At first, the preteen gained clients as a web host and Internet service provider (ISP). He then earned recognition as an “ethical hacker,” hired by financial institutions and ISPs to break into their websites in order to reveal dangerous weak spots.

“That’s what I did for years before starting our own security program,” Gaist tells ISRAEL21c. “Ethical hacking is a game of knowledge and skill. I was not the only one in the field, but my age was a great differentiator. My clients were the biggest Israeli institutions. There was no bank where I didn’t transfer money between accounts.”

Young Nir was so gifted that he began studying computer science at the Technion-Israel Institute of Technology before he was out of grade school. He hosted a radio show and read the news at Radio Kol Chai.

But the classroom was not for him. By the end of 10th grade, he wanted out.

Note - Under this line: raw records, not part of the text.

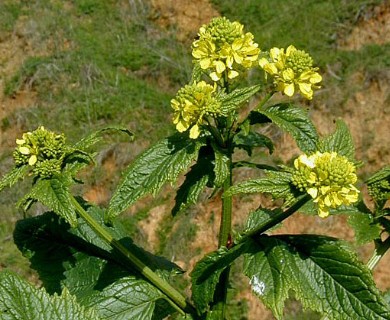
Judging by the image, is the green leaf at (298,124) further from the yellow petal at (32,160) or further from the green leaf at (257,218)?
the yellow petal at (32,160)

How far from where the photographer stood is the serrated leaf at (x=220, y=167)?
1.39 metres

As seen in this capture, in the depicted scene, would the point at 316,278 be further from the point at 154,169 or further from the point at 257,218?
the point at 154,169

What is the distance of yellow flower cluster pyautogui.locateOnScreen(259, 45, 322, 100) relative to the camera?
5.14 ft

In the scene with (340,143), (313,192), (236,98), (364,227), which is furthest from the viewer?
(364,227)

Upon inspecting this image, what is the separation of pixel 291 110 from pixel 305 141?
86 mm

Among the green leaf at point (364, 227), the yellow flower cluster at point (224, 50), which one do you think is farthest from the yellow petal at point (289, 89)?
the green leaf at point (364, 227)

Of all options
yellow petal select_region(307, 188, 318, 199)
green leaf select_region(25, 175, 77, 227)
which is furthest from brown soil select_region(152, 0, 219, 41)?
yellow petal select_region(307, 188, 318, 199)

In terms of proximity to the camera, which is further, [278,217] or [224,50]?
[224,50]

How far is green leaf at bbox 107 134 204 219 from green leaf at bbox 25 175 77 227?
9 centimetres

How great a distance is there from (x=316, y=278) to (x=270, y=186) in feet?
0.80

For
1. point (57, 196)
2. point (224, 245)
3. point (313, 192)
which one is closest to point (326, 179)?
point (313, 192)

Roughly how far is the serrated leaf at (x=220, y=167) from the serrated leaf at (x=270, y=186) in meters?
0.04

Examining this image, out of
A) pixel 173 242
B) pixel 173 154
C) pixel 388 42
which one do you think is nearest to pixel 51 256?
pixel 173 154

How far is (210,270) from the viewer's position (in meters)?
1.42
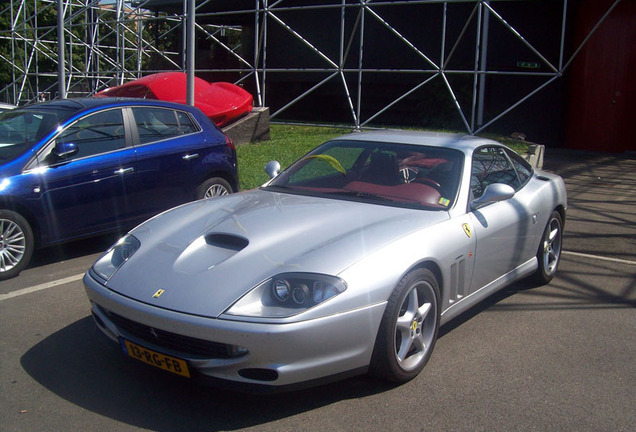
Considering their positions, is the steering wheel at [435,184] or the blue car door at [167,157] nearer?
the steering wheel at [435,184]

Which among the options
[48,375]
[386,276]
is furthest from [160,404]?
[386,276]

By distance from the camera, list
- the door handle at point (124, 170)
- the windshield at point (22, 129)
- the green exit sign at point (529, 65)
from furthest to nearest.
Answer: the green exit sign at point (529, 65), the door handle at point (124, 170), the windshield at point (22, 129)

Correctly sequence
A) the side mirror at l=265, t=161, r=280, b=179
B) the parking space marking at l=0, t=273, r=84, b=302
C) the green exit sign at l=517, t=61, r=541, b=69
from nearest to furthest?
the parking space marking at l=0, t=273, r=84, b=302, the side mirror at l=265, t=161, r=280, b=179, the green exit sign at l=517, t=61, r=541, b=69

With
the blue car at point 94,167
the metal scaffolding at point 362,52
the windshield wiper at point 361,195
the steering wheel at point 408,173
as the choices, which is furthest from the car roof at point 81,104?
the metal scaffolding at point 362,52

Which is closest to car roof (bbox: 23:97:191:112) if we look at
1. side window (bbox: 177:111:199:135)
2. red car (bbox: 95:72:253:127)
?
side window (bbox: 177:111:199:135)

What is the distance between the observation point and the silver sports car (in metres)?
3.35

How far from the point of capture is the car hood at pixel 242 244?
11.5 ft

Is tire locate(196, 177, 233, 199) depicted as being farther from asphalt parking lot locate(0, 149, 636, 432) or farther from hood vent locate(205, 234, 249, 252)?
hood vent locate(205, 234, 249, 252)

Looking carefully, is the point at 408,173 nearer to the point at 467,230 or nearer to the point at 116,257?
the point at 467,230

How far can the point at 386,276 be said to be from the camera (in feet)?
12.0

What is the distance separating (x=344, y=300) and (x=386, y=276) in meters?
0.35

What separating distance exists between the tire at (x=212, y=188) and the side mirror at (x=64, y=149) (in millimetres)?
1629

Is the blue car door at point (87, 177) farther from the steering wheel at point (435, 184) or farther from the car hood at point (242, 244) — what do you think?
the steering wheel at point (435, 184)

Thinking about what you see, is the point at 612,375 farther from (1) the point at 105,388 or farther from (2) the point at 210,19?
(2) the point at 210,19
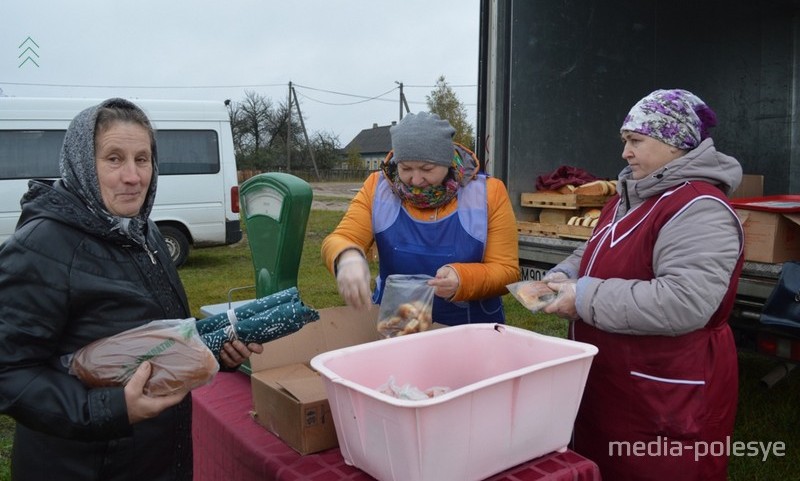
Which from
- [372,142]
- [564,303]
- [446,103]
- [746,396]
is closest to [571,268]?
[564,303]

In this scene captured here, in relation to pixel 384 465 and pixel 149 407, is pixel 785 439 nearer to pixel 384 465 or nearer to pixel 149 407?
pixel 384 465

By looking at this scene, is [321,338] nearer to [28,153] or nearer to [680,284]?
[680,284]

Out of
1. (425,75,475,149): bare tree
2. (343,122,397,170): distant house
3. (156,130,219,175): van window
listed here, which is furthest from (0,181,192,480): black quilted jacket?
(343,122,397,170): distant house

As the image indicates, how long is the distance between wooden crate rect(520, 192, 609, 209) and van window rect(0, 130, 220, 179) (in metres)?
5.77

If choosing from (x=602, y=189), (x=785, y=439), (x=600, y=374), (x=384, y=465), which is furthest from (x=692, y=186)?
(x=785, y=439)

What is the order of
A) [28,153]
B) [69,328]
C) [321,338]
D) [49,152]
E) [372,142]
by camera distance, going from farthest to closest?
[372,142] → [49,152] → [28,153] → [321,338] → [69,328]

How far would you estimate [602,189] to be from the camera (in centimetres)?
402

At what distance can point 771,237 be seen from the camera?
278cm

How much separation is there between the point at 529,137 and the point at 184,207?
682 centimetres

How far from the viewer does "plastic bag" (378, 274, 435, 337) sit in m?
1.95

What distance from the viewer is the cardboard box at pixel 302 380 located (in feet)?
5.27

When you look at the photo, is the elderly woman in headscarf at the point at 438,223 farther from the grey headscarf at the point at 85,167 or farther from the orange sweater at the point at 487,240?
the grey headscarf at the point at 85,167

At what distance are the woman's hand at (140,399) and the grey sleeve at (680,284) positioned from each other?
A: 1148 millimetres

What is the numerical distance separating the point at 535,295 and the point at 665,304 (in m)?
0.36
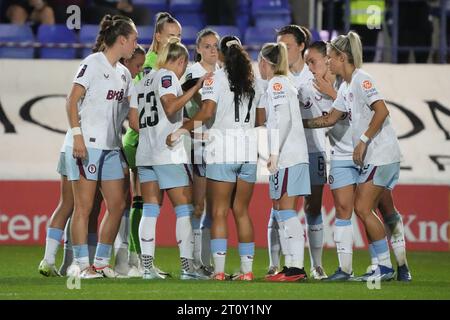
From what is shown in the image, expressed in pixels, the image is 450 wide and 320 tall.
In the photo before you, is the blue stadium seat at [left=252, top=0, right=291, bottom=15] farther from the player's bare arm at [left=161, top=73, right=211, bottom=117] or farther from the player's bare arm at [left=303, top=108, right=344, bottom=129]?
the player's bare arm at [left=161, top=73, right=211, bottom=117]

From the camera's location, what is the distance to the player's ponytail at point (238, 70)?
964 cm

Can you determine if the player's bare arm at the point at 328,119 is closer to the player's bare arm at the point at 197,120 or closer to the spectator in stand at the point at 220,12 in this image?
the player's bare arm at the point at 197,120

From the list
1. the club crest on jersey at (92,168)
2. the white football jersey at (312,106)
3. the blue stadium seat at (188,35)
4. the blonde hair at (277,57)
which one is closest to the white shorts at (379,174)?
the white football jersey at (312,106)

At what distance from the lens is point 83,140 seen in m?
9.60

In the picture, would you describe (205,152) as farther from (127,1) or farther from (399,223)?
(127,1)

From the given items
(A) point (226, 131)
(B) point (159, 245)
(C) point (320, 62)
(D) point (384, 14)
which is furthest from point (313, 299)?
(D) point (384, 14)

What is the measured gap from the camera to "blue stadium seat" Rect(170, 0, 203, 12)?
1658 centimetres

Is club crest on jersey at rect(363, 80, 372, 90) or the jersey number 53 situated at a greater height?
club crest on jersey at rect(363, 80, 372, 90)

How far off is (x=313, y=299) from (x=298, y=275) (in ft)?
4.10

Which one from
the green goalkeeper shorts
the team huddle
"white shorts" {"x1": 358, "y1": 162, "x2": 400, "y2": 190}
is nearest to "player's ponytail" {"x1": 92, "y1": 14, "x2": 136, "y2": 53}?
the team huddle

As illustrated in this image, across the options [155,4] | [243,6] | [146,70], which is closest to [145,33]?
[155,4]

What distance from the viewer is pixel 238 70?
9.66 metres

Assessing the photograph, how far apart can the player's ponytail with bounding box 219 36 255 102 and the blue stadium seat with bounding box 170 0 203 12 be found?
7.00 meters

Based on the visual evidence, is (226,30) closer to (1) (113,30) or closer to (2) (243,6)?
(2) (243,6)
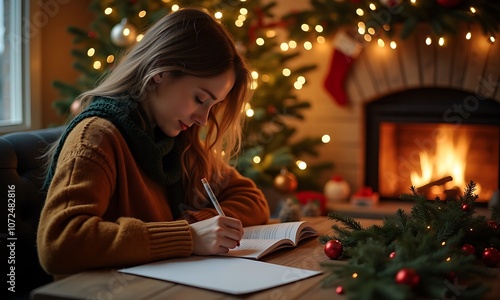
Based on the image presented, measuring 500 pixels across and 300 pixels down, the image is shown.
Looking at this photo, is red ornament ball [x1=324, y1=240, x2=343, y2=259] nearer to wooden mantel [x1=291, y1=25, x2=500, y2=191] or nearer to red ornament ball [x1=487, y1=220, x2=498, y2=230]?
red ornament ball [x1=487, y1=220, x2=498, y2=230]

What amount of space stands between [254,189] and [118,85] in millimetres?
477

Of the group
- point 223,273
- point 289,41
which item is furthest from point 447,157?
point 223,273

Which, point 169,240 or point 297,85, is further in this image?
point 297,85

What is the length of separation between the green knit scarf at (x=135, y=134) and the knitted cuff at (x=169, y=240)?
257 mm

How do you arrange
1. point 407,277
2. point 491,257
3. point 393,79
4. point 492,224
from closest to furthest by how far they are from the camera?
point 407,277
point 491,257
point 492,224
point 393,79

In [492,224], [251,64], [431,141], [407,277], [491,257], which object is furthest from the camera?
[431,141]

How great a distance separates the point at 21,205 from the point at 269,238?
63cm

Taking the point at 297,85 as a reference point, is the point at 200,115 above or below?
below

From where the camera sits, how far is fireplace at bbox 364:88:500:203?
11.7 feet

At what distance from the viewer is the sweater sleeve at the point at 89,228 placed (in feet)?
4.23

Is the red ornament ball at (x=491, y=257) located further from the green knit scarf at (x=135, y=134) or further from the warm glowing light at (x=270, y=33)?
the warm glowing light at (x=270, y=33)

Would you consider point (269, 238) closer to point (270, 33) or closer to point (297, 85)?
point (297, 85)

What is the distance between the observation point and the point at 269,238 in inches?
63.0

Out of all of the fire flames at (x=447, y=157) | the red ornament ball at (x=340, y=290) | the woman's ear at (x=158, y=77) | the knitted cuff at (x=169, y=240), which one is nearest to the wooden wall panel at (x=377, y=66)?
the fire flames at (x=447, y=157)
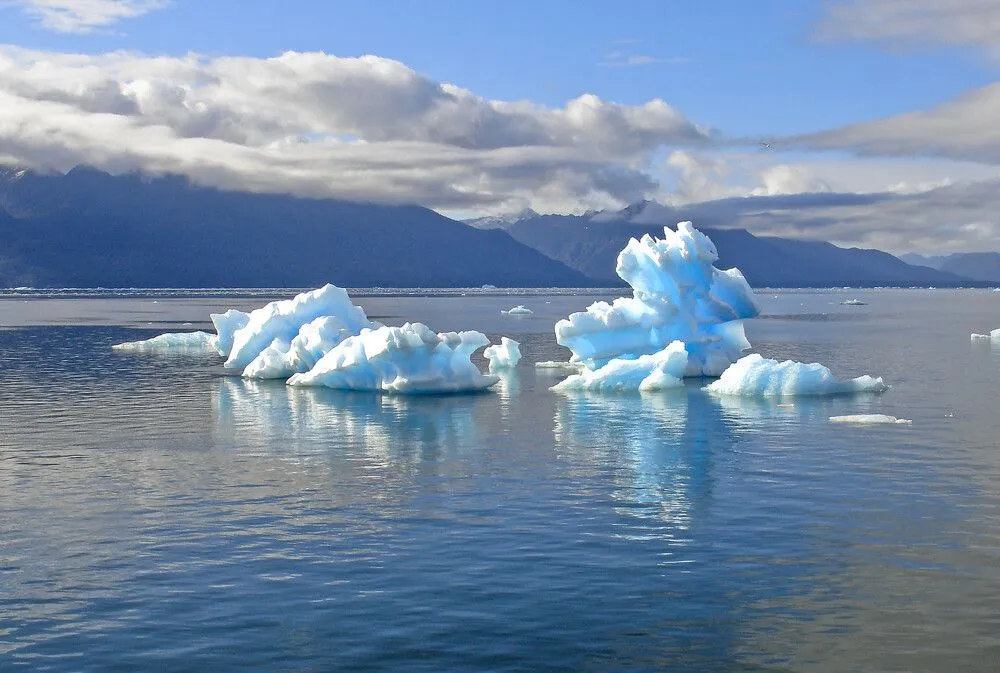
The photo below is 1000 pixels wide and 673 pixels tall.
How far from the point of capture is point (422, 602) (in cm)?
1672

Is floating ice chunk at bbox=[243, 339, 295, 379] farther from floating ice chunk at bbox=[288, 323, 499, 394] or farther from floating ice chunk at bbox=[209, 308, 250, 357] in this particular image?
floating ice chunk at bbox=[209, 308, 250, 357]

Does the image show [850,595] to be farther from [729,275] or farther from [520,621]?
[729,275]

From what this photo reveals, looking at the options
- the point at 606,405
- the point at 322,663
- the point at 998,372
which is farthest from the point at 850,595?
the point at 998,372

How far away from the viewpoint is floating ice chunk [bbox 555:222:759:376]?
4978cm

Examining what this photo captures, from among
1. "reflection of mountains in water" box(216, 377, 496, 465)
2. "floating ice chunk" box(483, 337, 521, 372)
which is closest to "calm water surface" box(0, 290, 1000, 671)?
"reflection of mountains in water" box(216, 377, 496, 465)

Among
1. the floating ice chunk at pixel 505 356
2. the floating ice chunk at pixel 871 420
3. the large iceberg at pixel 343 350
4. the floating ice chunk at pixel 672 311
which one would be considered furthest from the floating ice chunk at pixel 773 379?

“I had promised my mom I’d finish my degree, but that didn’t happen in the end. I went into business instead,” says Gaist, who now lives in Ramat Gan just north of Tel Aviv. “Of course it wasn’t easy for her to see her son getting farther and farther from the mainstream, but I’m sure she doesn’t regret it now.”

He chalks up his early self-confidence to the naiveté of youth, and comes across as modest, polite and unassuming despite his spectacular success.

Professional dreams

This year, Gaist expects to grow Nyotron from 15 to 50 employees, in Israel and in his US office.

“There are hundreds of cyber security companies today. In the last three years, 200 new ones were established, each focused on a specific niche,” he explains. “Nyotron is the most ambitious one because we deal with unknown threats, the biggest problem in cyber security. Most popular solutions are based on previous knowledge, while we protect from threats we do not know a thing about.”

This is a canny, if unconventional, strategy in a world where new viruses are unleashed every single second. No longer are these cyber-attacks coming from mischievous teenagers, but from sophisticated cyber-terror groups and even organized crime networks that can instantly encrypt data and extort payment to release it.

“It’s very easy to develop a new virus that will bypass existing security solutions,” says Gaist. “Today, antivirus companies work harder than the attackers. We will change the ratio, and the hard work will shift to the attacker. We are building up the creativity on the defensive side.”

Engaged to be married in March, Gaist has a passion for cinema (“That’s my one escape from reality”) and doesn’t hold onto dreams for long before realizing them.

“My dreams are mainly professional,” he says. “I think there is going to be a big change in this industry, and I want to be the one who makes it. I believe I am on the right path.”